It's been about three years since San Diego's five major hospitals first convened to discuss sharing electronic medical record data in an effort to improve diagnoses, reduce errors and improve the quality of patient care. The group held several meetings and entered discussions with a vendor as a possible corporate sponsor -- and that was that.
"It really didn't go anywhere," says Dr. Joshua Lee, medical director of information services at the University of California, San Diego, Medical Center, one of the participants in the EMR discussion. While the system would have had a clear public health benefit, it was not in each hospital's economic self-interest to pursue it. "The financial and oversight responsibility would fall on the medical centers, even though it's a very intangible benefit to the medical centers," says Lee.
Today, if a child who is a UCSD patient at the pediatric clinic is admitted to the emergency room at Sharp Memorial Hospital down the road, the only way the ER doctor can view that child's known medical problems, allergies, prescriptions and other health data is by calling UCSD HealthCare, making a records request, and waiting for the information to be printed and either faxed or physically delivered on paper. Conversely, any treatments or medications given at Sharp won't be entered into the patient's EMR in the UCSD system. "It's not like we don't share on paper, but we don't institutionally share data," says Lee.

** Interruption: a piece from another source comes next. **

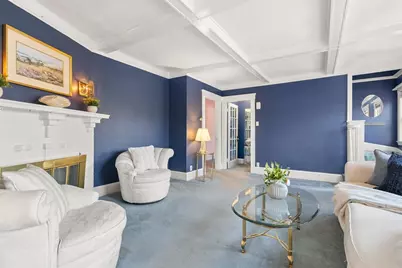 26-28 Alton St, Arlington, MA 02474 - Photo 5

The situation in San Diego is the norm rather than the exception, but it doesn't have to be that way. "We have had the technology to do this for 30 years," says Shaun Grannis, medical informatics researcher at the Regenstrief Institute, an Indianapolis-based research organization that spearheaded a metropolitan health information exchange in its home city. One of the first US regional exchanges, the Indianapolis system is used by 34 health care providers.
Rather than requiring member providers to change their internal systems, the institute wrote middleware that integrates data from all of those proprietary systems and organizes it into a single data model. "We wrote the interface engines that do all of this stuff," says Grannis. If members simply want to view integrated patient data, they log into the community electronic health record (EHR) Web site. Alternately, the institute can push data out to providers that have their own EMR systems.
Ultimately, technology isn't the problem. Granted, the health care industry has been held back by loose and overlapping technical standards and by poor interoperability among the different types of health information systems sold by hundreds of vendors. But the biggest obstacle may be a payment model that offers little financial incentive for most health care providers to invest in using electronic records internally, let alone share them with other providers.
Electronic records systems do yield some savings, particularly in the area of filing, but the savings often aren't enough to justify the cost -- especially for single-physician and small group practices, which make up more than half of the health care services in the US.
Even in Indianapolis, there is no viable long-term business model for the health information exchange, and not all members have their own EMR systems. "We are largely grant-funded," Grannis says. Once those grants come to an end, other revenue sources must be found to sustain the programs.